Decentralized Reinforcement Learning for Multi-Agent Multi-Resource Allocation via Dynamic Cluster Agreements
Antonio Marino, Esteban Restrepo, Claudio Pacchierotti, Paolo Robuffo Giordano
TL;DR
This work tackles decentralized resource allocation among multiple agents with heterogeneous demands by formulating the problem as a Dec-POMDP and introducing LGTC-IPPO, a decentralized reinforcement learning approach that leverages dynamic cluster consensus to form adaptive sub-teams. The method combines a hybrid global-local reward design, MIQP-guided goal alignment, and a DeepSets/graph-filtered neural architecture inspired by LGTC dynamics, trained via independent PPO with contractivity regularization. Key contributions include a decentralized training framework with a cluster-value function, a reward shaping strategy that balances global objectives with local cooperation, and validation in both simulation and hardware for dynamic reallocation scenarios. Results show improved reward stability and coordination over strong MARL baselines, with dynamic clustering enabling efficient reallocation under changing demands, though centralized methods still excel when complete information is available. The work advances scalable, robust decentralized coordination for complex multi-resource allocation tasks in real-world settings.
Abstract
This paper addresses the challenge of allocating heterogeneous resources among multiple agents in a decentralized manner.
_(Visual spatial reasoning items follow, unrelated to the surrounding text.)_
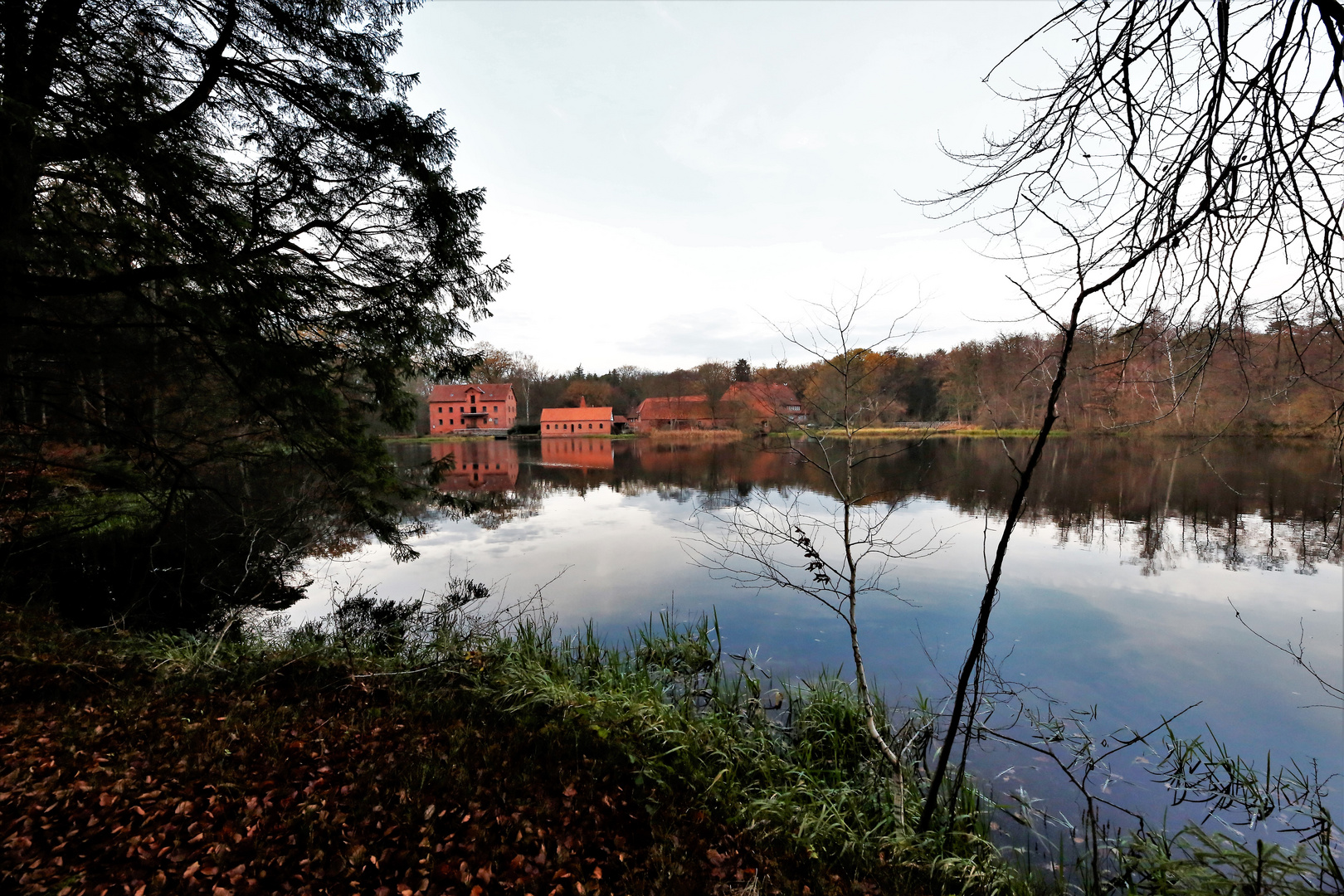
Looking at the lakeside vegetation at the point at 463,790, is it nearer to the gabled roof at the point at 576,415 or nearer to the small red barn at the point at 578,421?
the small red barn at the point at 578,421

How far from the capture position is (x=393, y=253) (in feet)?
17.9

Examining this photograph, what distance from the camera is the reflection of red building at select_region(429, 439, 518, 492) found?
20406mm

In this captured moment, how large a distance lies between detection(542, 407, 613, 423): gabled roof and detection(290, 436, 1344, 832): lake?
40.5m

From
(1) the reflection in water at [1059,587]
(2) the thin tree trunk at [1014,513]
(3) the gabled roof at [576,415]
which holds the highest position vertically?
(3) the gabled roof at [576,415]

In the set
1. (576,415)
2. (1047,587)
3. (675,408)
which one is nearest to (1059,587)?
(1047,587)

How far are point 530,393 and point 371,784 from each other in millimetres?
67468

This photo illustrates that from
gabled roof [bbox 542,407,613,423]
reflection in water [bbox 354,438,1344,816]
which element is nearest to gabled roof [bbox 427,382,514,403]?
gabled roof [bbox 542,407,613,423]

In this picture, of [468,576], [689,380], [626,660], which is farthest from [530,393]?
[626,660]

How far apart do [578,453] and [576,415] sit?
848 inches

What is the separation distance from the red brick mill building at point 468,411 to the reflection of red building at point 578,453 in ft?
28.5

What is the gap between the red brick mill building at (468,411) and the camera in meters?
57.8

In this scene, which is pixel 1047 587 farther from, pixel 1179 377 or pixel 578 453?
pixel 578 453

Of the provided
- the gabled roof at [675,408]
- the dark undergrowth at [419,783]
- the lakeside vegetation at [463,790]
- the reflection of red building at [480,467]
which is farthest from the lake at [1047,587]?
the gabled roof at [675,408]

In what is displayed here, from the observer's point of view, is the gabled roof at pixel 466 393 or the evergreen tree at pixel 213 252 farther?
the gabled roof at pixel 466 393
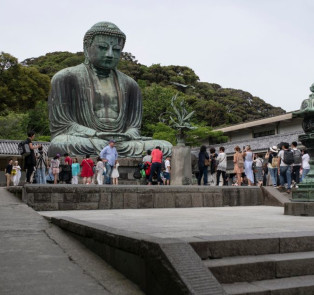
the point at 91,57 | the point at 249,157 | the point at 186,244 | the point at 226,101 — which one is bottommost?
the point at 186,244

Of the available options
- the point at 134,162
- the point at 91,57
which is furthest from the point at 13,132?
the point at 134,162

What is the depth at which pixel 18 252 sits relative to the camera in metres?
3.75

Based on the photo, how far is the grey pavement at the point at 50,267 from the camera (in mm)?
2996

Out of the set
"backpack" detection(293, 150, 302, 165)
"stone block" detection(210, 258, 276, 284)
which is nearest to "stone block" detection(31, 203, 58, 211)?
"stone block" detection(210, 258, 276, 284)

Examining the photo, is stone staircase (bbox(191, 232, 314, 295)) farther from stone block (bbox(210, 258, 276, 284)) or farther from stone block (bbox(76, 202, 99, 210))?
stone block (bbox(76, 202, 99, 210))

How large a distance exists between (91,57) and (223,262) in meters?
13.0

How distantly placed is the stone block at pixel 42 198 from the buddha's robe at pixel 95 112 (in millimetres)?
6427

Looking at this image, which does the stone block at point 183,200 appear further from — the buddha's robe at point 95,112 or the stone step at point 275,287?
the buddha's robe at point 95,112

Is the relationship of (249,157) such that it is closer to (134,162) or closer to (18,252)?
(134,162)

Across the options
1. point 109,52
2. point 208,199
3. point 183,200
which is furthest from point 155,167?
point 109,52

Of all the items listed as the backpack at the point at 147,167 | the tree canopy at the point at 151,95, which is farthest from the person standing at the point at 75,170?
the tree canopy at the point at 151,95

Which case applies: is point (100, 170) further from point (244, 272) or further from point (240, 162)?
point (244, 272)

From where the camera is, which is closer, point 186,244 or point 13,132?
point 186,244

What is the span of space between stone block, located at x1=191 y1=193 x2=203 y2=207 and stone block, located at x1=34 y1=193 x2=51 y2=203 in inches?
116
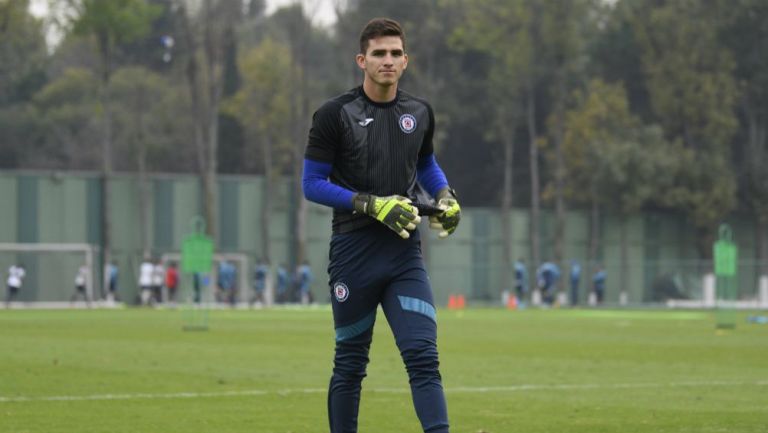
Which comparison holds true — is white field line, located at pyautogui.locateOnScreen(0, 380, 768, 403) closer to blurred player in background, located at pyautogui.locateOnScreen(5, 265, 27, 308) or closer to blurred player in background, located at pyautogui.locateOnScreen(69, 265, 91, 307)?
blurred player in background, located at pyautogui.locateOnScreen(5, 265, 27, 308)

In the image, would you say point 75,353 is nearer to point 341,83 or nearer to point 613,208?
point 613,208

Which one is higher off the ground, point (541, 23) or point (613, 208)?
point (541, 23)

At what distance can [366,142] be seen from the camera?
8.09 meters

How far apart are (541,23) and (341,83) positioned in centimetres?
1174

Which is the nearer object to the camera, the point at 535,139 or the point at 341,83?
the point at 535,139

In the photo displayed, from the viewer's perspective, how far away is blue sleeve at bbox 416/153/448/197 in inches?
336

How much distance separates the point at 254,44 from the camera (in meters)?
97.2

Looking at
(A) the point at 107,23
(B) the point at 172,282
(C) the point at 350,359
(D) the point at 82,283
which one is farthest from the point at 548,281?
(C) the point at 350,359

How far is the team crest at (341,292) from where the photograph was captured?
8.12 metres

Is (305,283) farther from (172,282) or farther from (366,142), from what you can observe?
(366,142)

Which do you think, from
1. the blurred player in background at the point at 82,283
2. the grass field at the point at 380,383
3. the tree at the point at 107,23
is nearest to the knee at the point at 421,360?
the grass field at the point at 380,383

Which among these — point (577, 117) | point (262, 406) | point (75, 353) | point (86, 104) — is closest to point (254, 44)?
point (86, 104)

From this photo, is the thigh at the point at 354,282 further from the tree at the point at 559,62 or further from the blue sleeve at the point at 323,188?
the tree at the point at 559,62

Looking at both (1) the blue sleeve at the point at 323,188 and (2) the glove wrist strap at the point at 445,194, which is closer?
(1) the blue sleeve at the point at 323,188
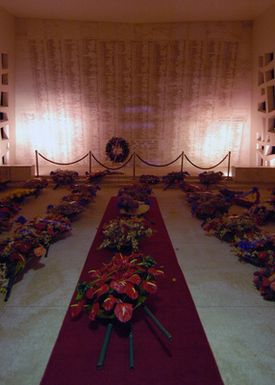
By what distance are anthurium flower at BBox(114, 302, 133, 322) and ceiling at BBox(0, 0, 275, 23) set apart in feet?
33.3

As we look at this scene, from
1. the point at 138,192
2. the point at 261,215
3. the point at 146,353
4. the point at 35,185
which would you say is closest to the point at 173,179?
the point at 138,192

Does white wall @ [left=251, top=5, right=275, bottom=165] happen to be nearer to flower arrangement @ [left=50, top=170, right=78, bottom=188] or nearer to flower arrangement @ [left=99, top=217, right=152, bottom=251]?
flower arrangement @ [left=50, top=170, right=78, bottom=188]

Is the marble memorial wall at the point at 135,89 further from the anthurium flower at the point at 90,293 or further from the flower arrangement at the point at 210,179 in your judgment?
the anthurium flower at the point at 90,293

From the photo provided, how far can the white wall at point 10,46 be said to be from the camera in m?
11.1

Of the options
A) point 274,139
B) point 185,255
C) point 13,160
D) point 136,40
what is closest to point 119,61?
point 136,40

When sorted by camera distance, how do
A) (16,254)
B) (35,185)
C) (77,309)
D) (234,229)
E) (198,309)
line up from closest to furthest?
(77,309)
(198,309)
(16,254)
(234,229)
(35,185)

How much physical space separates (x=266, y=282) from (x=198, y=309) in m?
0.91

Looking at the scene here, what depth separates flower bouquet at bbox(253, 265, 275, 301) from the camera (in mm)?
3873

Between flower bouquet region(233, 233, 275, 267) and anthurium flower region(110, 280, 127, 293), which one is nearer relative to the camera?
anthurium flower region(110, 280, 127, 293)

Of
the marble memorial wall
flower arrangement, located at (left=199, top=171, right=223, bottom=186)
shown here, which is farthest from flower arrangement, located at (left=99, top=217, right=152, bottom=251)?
the marble memorial wall

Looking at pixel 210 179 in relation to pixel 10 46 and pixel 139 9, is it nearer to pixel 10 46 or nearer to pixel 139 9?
pixel 139 9

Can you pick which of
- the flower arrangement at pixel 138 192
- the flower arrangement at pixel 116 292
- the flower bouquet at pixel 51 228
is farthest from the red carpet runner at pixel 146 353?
the flower arrangement at pixel 138 192

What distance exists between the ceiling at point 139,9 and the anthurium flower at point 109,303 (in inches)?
397

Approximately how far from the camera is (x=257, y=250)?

Our proposed method, LGTC-IPPO, builds upon Independent Proximal Policy Optimization (IPPO) by integrating dynamic cluster consensus, a mechanism that allows agents to form and adapt local sub-teams based on resource demands. This decentralized coordination strategy reduces reliance on global information and enhances scalability. We evaluate LGTC-IPPO against standard multi-agent reinforcement learning baselines and a centralized expert solution across a range of team sizes and resource distributions. Experimental results demonstrate that LGTC-IPPO achieves more stable rewards, better coordination, and robust performance even as the number of agents or resource types increases. Additionally, we illustrate how dynamic clustering enables agents to reallocate resources efficiently also for scenarios with discharging resources.